Es como si alguien menor de cincuenta años quisiera leer hoy una columna publicada hace medio siglo, entonces fácil de entender porque trataba algo fresco, obvio para aquel instante, pero que en la actualidad lo deja en babia. Valió únicamente como crónica oportuna, aunque efímera, de un día o de una cotidianidad política, social, económica, inclusive costumbrista o de hábitos de vida personal, ya totalmente ajena a nuestros tiempos. La fugacidad como pecado original de la comunicación periodística.
Pongo un ejemplo personal. En la primera mitad de los años setenta yo era un chavo universitario cuando el presidente de la república repetía hasta el hartazgo (y por supuesto, su dicho lo glosaban las páginas editoriales y columnas de opinión) aquella patochada de “emisarios del pasado”. ¿A quiénes dirigía tal invectiva el presidente? Quizá un miembro del club de la tercera edad (traducción: un vetarro como su servilleta), si es que comprendió cómo se manejaba entonces el mundillo político, podría responderles a los chavos que ahora se lo preguntaran.

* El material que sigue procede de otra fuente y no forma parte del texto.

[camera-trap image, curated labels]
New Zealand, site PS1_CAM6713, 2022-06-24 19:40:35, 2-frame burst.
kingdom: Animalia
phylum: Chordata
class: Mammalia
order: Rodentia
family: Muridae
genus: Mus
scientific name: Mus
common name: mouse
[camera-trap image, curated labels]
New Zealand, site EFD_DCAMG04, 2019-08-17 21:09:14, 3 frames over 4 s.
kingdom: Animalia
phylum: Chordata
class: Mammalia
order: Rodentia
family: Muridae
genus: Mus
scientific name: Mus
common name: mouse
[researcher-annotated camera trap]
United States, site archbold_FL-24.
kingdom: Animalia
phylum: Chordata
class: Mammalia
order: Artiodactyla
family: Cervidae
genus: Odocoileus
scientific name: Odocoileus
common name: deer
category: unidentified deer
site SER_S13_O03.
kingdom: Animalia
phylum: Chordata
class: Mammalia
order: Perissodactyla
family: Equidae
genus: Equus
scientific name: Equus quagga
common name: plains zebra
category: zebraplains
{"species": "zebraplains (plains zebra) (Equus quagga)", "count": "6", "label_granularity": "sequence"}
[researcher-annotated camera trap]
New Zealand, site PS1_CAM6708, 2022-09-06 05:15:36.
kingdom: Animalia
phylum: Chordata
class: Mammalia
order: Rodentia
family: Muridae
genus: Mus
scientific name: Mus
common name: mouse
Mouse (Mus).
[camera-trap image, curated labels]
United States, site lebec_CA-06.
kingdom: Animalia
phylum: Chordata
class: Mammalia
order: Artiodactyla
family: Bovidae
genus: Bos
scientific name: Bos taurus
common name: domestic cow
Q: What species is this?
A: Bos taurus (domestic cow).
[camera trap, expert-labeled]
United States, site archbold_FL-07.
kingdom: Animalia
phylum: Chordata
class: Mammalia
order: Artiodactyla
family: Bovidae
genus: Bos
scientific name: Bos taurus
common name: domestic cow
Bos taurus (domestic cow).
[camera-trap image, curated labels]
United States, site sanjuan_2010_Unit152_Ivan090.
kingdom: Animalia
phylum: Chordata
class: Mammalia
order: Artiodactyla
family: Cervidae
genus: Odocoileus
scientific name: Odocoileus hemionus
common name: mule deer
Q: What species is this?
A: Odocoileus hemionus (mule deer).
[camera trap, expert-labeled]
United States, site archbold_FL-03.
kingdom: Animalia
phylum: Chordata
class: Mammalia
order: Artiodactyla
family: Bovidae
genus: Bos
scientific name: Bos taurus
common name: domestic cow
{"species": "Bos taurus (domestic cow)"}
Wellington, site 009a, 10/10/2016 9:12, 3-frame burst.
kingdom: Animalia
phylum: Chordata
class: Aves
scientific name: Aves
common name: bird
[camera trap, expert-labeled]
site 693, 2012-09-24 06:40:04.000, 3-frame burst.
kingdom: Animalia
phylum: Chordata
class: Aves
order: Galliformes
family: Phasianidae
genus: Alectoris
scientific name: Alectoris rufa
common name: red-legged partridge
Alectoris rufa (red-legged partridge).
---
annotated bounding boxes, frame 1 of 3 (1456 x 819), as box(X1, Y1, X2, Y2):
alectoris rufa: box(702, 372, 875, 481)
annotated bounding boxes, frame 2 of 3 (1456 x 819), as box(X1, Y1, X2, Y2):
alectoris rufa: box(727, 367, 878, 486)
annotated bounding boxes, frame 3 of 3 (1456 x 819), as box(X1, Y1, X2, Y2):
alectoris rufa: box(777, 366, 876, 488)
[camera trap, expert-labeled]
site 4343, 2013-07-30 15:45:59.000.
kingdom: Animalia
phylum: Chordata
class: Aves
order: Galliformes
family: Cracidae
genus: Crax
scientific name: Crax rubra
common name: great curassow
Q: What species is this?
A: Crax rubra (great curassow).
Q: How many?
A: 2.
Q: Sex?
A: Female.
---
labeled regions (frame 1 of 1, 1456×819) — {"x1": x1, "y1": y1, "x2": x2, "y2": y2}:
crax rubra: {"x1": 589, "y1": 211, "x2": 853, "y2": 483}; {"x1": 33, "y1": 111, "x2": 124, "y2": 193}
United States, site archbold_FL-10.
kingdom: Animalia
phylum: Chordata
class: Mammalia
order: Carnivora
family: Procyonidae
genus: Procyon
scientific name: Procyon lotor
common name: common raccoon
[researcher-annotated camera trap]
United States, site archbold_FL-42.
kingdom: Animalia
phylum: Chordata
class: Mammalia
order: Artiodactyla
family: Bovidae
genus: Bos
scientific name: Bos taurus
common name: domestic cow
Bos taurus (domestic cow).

¿Pasará lo mismo en el futuro con otros conceptos de uso y abuso reciente, reflejados en la prensa? ¿Les dirán algo a nuestros nietos? ¿Les ayudarán a contextualizarnos como los mexicanos en sociedad que fuimos sus abuelos en 2024?… Lo dudo. Y yo ya no estaré para aclararles con qué se comía aquello de, por ejemplo, las mentadas “mañaneras”.
Ustedes perdonarán que con frecuencia recurra a Chava Flores para sustentar mis artículos, pero el señor era un genio en materia de ocurrencias verbales. Y como muestra va el siguiente botón, a propósito del choro que por fin terminé de soltar: “Ya ven, ¿Quién les manda haber nacido tarde? Tiene uno que explicárselos todo.”